President Joe Biden defended his decision to end the US war in Afghanistan but analysts say the collapse of the Afghan government and the return of the Taliban was a crushing coda to the American military mission in the country.

The Taliban fighters celebrated victory after driving out the world’s most powerful military out of the country

The Taliban fighters celebrated victory after driving out the world’s most powerful military out of the country
(AFP)

The United States on Monday brought to an end its 20-year war in Afghanistan, withdrawing its last remaining troops.

“My fellow Americans, the war in Afghanistan is now over,” Biden said from the White House.

He added, “I refuse to continue a war that was no longer in the service of the vital national interest of our people”.

General Kenneth McKenzie, the US commander responsible for troops in Afghanistan, announced the end of the war saying “there’s a lot of heartbreak associated with this departure. We did not get everybody out that we wanted to get out.”

McKenzie also said that the US and its allies had evacuated 123,000 civilians but the military had not been able to evacuated every American citizen or Afghan ally.

What happened in the US on September 11, 2001 changed the course of history.

Two airlines flew into the World Trade Center killing nearly 3,000 people – an attack colloquially known as 9/11.

What followed was the US invasion of Afghanistan to root out Al Qaeda in 2001, which was responsible for the September 11 attacks.

The group had allegedly sought sanctuary in the country as well.

The US also toppled the Taliban government, which offered a surrender a few months later but was rejected by the US.

In 2002, the US announced Afghanistan was free of al Qaeda and its strategic goalposts moved to reconstruction of the country.

By this point, the Taliban was reorganising to launch an insurgency in the country, and so, followed years of war that claimed tens of thousands of lives.
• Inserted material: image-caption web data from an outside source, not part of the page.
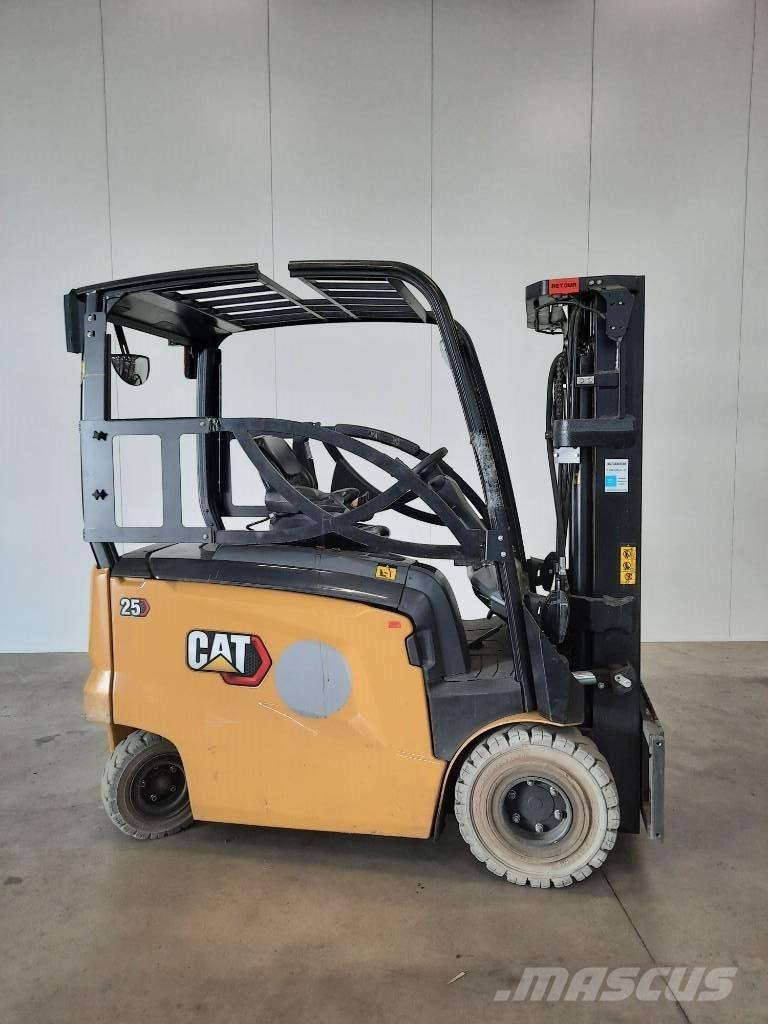 CAT EP25CN Chariots élévateurs électriques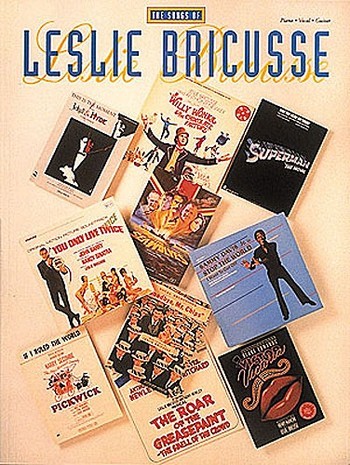 LESLIE BRICUSSE: THE SONGS OF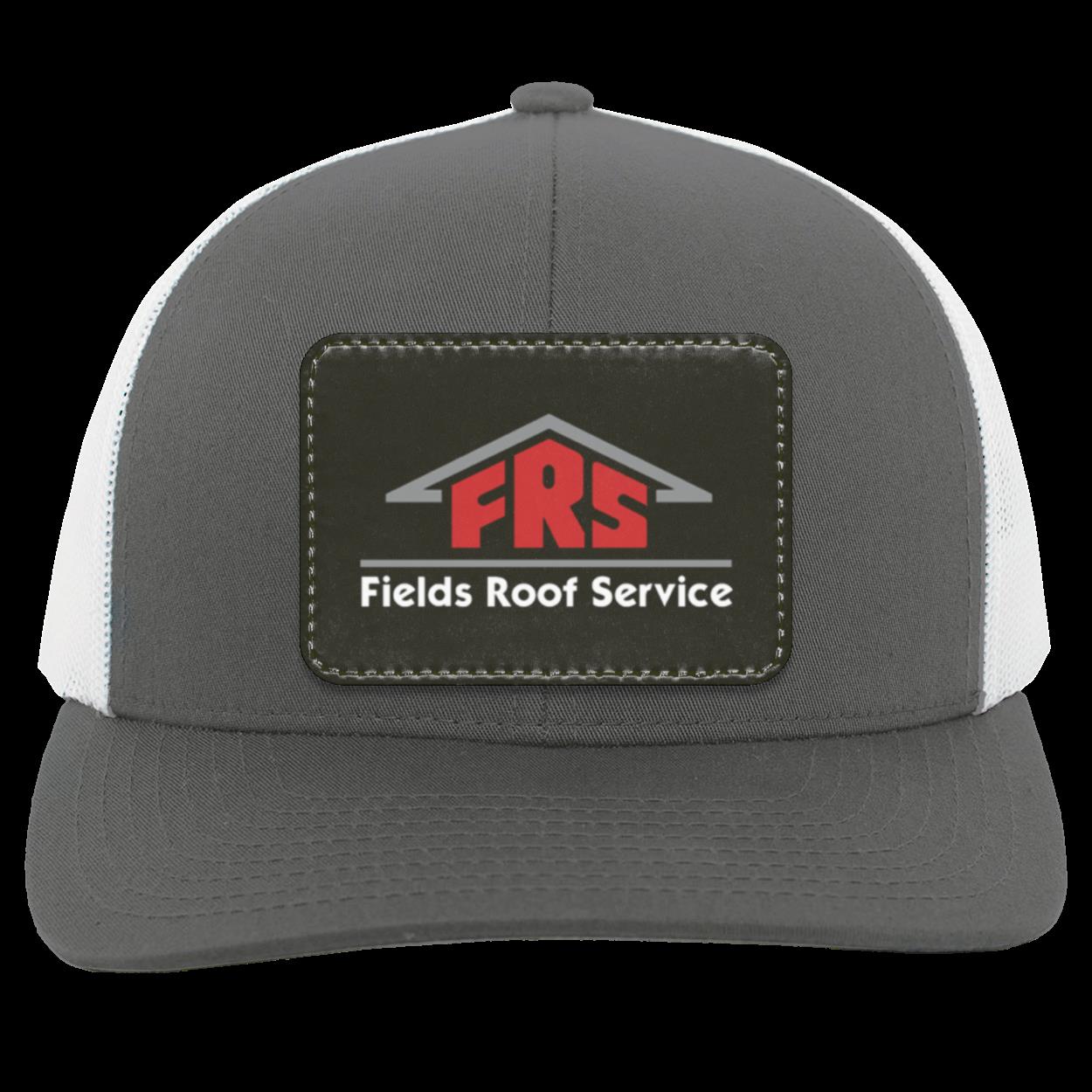 FRS Trucker Snap Back - Patch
Fast forward to 2021. After the US spent billions of dollars to support the Afghan government and its national forces, its collapse and the return of the Taliban this month was a crushing coda to the American military mission in Afghanistan, analysts say.

“The collapse of the Afghan government will have a long-lasting effect on Afghanistan. The collapse of the republic, despite it is flaws and pervasive corruption, was the shattering of many dreams of ordinary educated Afghans who no longer see a future for themselves under the Taliban regime,” Sabir Ibrahimi, a non-resident scholar at NYU’s centre on international cooperation, told TRT World.

And so, the question remains, has the US achieved its goal in this 20-year-old war in Afghanistan?

Retired Army Brigadier General Mark Kimmitt told TRT World that the goal of the US was to kill or capture Osama bin Laden and ensure Afghanistan would never again be a safe haven and sanctuary for terrorist groups.

“We achieved the first objective and in the February 2020 US-Taliban agreement, the Taliban pledged to ensure the second objective. If the Taliban live up to their pledges, then the US could be said to achieve its initial goals,” he said.

However, Ibrahimi said the US-Taliban deal gave the armed group an upper hand on ground and in negotiations with Afghan officials.

The deal included a full withdrawal of foreign forces and a Taliban guarantee that Afghan soil will not be used as a launch pad for global attacks.

“The US emboldened the Taliban with the US-Taliban deal which gave the group an edge. The US also cut air and technical support to the Afghan national security and defense forces which also damaged the morale of the fighters,” says Ibrahimi.

Former CIA Director General David Petraeus said in an interview with TRT World earlier this month that the decision to withdraw troops from Afghanistan would be one that “we would come to regret”.

“I didn’t think we would come to regret it quite as quickly as it seems. We are coming to regret it because clearly the situation is deteriorating very rapidly,” Petraeus, who also commanded US forces in Afghanistan, said.

“Never invade Afghanistan” – British prime minister Harold Macmillan

On Monday around midnight, the Taliban fighters watched the last US planes disappear and then fired their guns into air, celebrating victory after driving out the world’s most powerful military out of the country.

Taliban spokesperson Zabihullah Mujahid said the US had been defeated and that Afghanistan is now a “free and sovereign nation”.

With 150,000 NATO troops in the country at the peak of US’s “war on terror” and thousands of lives lost, many ask if the war was worth it when the Taliban was able to swiftly take back the country in just 10 days.

“The major lesson learned is to avoid “mission creep”, whereby you take on additional missions beyond those that brought the US in initially,” General Kimmitt said.

“Nation building kept the US in Afghanistan longer, in greater numbers, at greater cost and with less chance of success than what brought us in.”